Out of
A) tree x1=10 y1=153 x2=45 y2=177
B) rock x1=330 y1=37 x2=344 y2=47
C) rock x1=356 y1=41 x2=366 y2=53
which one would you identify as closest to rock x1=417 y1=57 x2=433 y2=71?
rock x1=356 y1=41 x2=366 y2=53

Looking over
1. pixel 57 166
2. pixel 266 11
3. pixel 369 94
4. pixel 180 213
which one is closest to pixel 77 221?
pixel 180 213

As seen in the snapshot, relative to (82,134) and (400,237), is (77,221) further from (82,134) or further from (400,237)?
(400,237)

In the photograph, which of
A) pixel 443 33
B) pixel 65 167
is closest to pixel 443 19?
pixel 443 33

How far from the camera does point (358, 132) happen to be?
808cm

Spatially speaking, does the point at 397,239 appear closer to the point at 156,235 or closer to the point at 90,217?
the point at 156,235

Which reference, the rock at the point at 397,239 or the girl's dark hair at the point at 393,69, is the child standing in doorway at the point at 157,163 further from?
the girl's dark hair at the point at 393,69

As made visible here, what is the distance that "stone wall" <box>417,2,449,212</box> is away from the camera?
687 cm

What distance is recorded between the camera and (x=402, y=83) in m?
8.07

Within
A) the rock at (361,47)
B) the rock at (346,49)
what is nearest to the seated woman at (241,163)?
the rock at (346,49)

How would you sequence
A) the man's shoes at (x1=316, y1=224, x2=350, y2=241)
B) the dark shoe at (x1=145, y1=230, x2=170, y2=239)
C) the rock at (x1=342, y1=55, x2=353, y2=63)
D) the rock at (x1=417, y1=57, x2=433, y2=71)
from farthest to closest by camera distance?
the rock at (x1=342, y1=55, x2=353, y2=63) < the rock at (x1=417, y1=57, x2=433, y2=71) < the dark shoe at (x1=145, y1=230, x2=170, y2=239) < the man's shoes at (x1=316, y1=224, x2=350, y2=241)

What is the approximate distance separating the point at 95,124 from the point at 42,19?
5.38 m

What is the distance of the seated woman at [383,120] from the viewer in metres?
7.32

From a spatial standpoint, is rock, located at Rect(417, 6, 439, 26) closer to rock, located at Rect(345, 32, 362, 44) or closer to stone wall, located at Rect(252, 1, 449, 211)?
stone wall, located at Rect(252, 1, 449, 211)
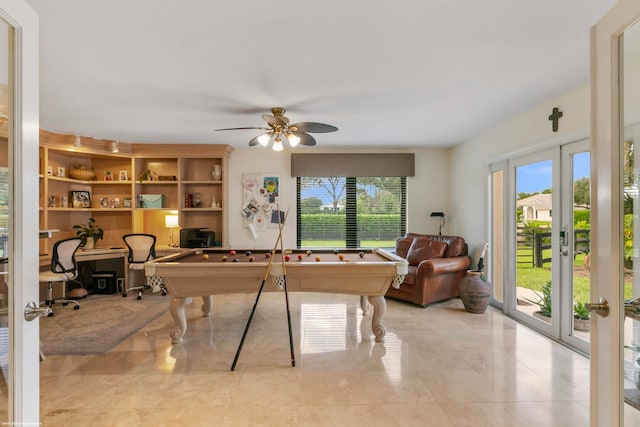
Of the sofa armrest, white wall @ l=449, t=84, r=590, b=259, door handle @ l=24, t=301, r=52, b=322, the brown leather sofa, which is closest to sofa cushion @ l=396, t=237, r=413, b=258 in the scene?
the brown leather sofa

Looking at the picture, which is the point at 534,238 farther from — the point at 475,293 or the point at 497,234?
the point at 475,293

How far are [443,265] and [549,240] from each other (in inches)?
48.2

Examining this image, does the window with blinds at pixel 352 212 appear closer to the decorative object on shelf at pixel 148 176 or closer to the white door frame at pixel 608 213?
the decorative object on shelf at pixel 148 176

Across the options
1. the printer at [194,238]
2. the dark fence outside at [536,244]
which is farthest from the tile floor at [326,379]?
the printer at [194,238]

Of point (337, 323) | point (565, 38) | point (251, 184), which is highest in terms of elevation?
point (565, 38)

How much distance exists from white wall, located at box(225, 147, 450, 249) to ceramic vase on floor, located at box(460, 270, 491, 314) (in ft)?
5.16

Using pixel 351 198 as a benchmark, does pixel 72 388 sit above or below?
below

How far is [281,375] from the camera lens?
7.98 feet

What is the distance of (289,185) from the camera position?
5.48m

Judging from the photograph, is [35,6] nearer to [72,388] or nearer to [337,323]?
[72,388]

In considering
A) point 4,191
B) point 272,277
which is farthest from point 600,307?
point 272,277

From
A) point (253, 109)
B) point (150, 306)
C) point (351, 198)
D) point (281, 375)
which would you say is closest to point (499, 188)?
point (351, 198)

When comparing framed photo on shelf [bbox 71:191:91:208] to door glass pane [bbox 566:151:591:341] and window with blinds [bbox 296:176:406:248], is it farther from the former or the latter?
door glass pane [bbox 566:151:591:341]

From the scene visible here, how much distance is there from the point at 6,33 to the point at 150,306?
398 cm
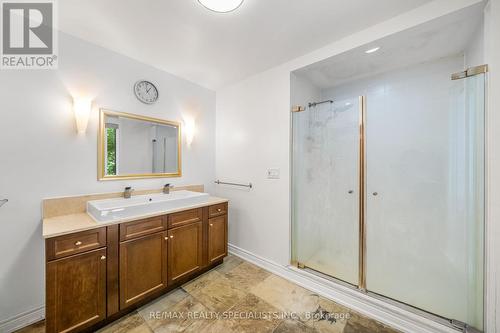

+++

Written request
Arrange all of the data above as a numbered list with one line per entry, skipping blank lines and leaving the pictures out.

Exercise answer
1. Out of
2. A) tree x1=10 y1=153 x2=45 y2=177
3. B) rock x1=330 y1=37 x2=344 y2=47
4. C) rock x1=356 y1=41 x2=366 y2=53
5. which one would you identify as closest to rock x1=417 y1=57 x2=433 y2=71?
6. rock x1=356 y1=41 x2=366 y2=53
7. Looking over
8. 1. pixel 57 166
9. 2. pixel 266 11
10. 3. pixel 369 94
11. 4. pixel 180 213
12. which one is closest to pixel 77 221?
13. pixel 180 213
14. As seen in the snapshot, relative to (82,134) and (400,237), is (77,221) further from (82,134) or further from (400,237)?
15. (400,237)
16. In the photograph, which of
17. A) pixel 443 33
18. B) pixel 65 167
19. is closest to pixel 443 19?
20. pixel 443 33
21. How far from the camera does point (358, 132) happen to be?
22. 808cm
23. Spatially speaking, does the point at 397,239 appear closer to the point at 156,235 or closer to the point at 90,217?
24. the point at 156,235
25. Which reference, the rock at the point at 397,239 or the girl's dark hair at the point at 393,69, is the child standing in doorway at the point at 157,163 further from?
26. the girl's dark hair at the point at 393,69
27. As made visible here, what is the distance that "stone wall" <box>417,2,449,212</box> is away from the camera?
28. 687 cm
29. What distance is recorded between the camera and (x=402, y=83) in m?
30. 8.07
31. Within
32. A) the rock at (361,47)
33. B) the rock at (346,49)
34. what is nearest to the seated woman at (241,163)?
35. the rock at (346,49)
36. How would you sequence
37. A) the man's shoes at (x1=316, y1=224, x2=350, y2=241)
38. B) the dark shoe at (x1=145, y1=230, x2=170, y2=239)
39. C) the rock at (x1=342, y1=55, x2=353, y2=63)
40. D) the rock at (x1=417, y1=57, x2=433, y2=71)
41. from farthest to closest by camera distance?
42. the rock at (x1=342, y1=55, x2=353, y2=63) < the rock at (x1=417, y1=57, x2=433, y2=71) < the dark shoe at (x1=145, y1=230, x2=170, y2=239) < the man's shoes at (x1=316, y1=224, x2=350, y2=241)
43. What is the approximate distance separating the point at 95,124 from the point at 42,19?
44. 5.38 m
45. What is the distance of the seated woman at [383,120] from the viewer in metres?
46. 7.32
47. From a spatial standpoint, is rock, located at Rect(417, 6, 439, 26) closer to rock, located at Rect(345, 32, 362, 44) or closer to stone wall, located at Rect(252, 1, 449, 211)?
48. stone wall, located at Rect(252, 1, 449, 211)
49. Of the sofa armrest, white wall @ l=449, t=84, r=590, b=259, door handle @ l=24, t=301, r=52, b=322, the brown leather sofa, which is closest to sofa cushion @ l=396, t=237, r=413, b=258 in the scene?
50. the brown leather sofa
51. Looking at the picture, which is the point at 534,238 farther from — the point at 475,293 or the point at 497,234?
52. the point at 475,293
53. How far are [443,265] and [549,240] from each other (in inches)?
54. 48.2
55. Examining this image, does the window with blinds at pixel 352 212 appear closer to the decorative object on shelf at pixel 148 176 or closer to the white door frame at pixel 608 213?
56. the decorative object on shelf at pixel 148 176
57. Across the options
58. 1. the printer at [194,238]
59. 2. the dark fence outside at [536,244]
60. which is farthest from the tile floor at [326,379]?
61. the printer at [194,238]
62. Of point (337, 323) | point (565, 38) | point (251, 184), which is highest in terms of elevation?
63. point (565, 38)
64. How much distance exists from white wall, located at box(225, 147, 450, 249) to ceramic vase on floor, located at box(460, 270, 491, 314) (in ft)?
65. 5.16
66. Using pixel 351 198 as a benchmark, does pixel 72 388 sit above or below?
67. below
68. How far is [281,375] from the camera lens?
69. 7.98 feet
70. What is the distance of (289,185) from the camera position?
71. 5.48m
72. Judging from the photograph, is [35,6] nearer to [72,388] or nearer to [337,323]?
73. [72,388]
74. In considering
75. A) point 4,191
76. B) point 272,277
77. which is farthest from point 600,307?
78. point 272,277
79. From
80. A) point (253, 109)
81. B) point (150, 306)
82. C) point (351, 198)
83. D) point (281, 375)
84. which would you say is closest to point (499, 188)?
85. point (351, 198)
86. When comparing framed photo on shelf [bbox 71:191:91:208] to door glass pane [bbox 566:151:591:341] and window with blinds [bbox 296:176:406:248], is it farther from the former or the latter?
87. door glass pane [bbox 566:151:591:341]
88. From the scene visible here, how much distance is there from the point at 6,33 to the point at 150,306?
89. 398 cm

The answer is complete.